The drive to Lyme Regis took me an hour, and the coastal conditions made the already wet weather, that little bit worse. The sea was choppier than a chopping board on a Harley Davidson, with the foam tipped waves crashing relentlessly against the battered shore. Sadly, because of the weather there were nowhere near the numbers of visitors to this lovely seaside town with its incredible history of fossil hunting. Only a few hardy tourists and locals braved the sea front, dragging their bedraggled dogs behind them. Still, I was in good spirits and with my portfolio of poetic prowess with me, I sought out the venue for the open mic event.
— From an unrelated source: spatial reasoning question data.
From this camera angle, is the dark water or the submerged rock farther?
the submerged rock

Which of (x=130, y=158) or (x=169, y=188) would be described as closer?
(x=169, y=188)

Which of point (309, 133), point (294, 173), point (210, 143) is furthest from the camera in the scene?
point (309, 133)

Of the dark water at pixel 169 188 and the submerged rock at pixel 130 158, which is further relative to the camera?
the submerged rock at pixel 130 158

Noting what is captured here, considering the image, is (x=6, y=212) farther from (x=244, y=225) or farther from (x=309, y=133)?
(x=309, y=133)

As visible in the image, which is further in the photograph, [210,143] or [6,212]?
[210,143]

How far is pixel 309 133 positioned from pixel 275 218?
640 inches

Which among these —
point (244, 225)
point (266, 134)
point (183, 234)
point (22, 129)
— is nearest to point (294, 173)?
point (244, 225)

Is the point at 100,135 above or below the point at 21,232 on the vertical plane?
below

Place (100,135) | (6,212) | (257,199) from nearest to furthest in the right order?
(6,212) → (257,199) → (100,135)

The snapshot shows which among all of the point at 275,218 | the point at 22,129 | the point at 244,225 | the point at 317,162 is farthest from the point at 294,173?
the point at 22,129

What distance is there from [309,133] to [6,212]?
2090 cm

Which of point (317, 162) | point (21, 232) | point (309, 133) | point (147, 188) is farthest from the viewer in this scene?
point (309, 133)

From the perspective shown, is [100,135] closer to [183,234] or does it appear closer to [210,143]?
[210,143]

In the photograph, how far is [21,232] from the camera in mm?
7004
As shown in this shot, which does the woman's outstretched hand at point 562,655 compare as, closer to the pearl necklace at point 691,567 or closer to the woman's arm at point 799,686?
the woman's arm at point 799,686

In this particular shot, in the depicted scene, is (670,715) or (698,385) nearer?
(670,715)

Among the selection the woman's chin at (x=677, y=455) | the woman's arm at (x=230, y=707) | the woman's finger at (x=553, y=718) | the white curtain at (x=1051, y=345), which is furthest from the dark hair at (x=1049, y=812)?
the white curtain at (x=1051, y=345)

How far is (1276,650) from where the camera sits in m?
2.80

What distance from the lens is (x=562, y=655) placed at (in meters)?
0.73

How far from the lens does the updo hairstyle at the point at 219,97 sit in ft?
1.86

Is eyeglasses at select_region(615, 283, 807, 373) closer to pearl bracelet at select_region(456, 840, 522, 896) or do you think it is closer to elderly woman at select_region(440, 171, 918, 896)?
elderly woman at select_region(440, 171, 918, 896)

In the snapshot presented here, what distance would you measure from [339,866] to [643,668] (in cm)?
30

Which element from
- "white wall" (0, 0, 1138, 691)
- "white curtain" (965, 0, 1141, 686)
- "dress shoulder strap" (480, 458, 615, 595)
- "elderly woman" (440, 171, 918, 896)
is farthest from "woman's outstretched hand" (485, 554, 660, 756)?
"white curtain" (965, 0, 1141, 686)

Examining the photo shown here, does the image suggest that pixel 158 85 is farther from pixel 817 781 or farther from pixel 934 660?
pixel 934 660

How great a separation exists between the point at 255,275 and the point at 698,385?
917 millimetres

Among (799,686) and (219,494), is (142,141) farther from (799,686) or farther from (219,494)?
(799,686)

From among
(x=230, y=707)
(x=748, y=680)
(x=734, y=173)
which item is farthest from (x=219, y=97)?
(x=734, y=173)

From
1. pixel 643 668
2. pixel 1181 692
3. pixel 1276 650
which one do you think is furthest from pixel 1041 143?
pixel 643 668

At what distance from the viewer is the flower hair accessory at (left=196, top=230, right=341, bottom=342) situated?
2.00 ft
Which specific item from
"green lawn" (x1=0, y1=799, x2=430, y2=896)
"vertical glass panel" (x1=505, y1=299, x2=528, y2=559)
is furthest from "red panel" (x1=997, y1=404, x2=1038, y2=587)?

The venue was small, but overlooked the beach, and the sound of the waves provided a beautiful background to the poetry being read. It was a small audience, again because of the weather, and was largely consisted of poets and those performing. The event got underway, and I recognised some of the poets from other open mic events I had attended. I was really cool to listen to other poets work; to my not confident mind everyone else’s poetry sounded a million times better than mine – better written, better words, better message, but I find it incredibly useful to hear these other forms of poetry.

Soon it was my turn; I took to the front of the room, adjusted the microphone, and read four of my poems; Loose Skin (Friday Poem #34), Bat Poem (#33 I think), A Cautionary Tale, and Archie Pelago. The last two have not yet been posted on this blog yet, so keep an eye out!

The response I got to my poems was incredible; people laughed out loud, and applauded each poem. And at the end, a member of the public approached me and asked where he could access these poems. I gave him a business card, and told him about my blog. He then asked if I had a book published – as he thought my poems would make an excellent present for someone. I was blown away by that – I would love to get my poetry published, and to know that someone would buy it if I did is a great confidence boost!

So, I think you’ll agree it was a very good weekend all round!!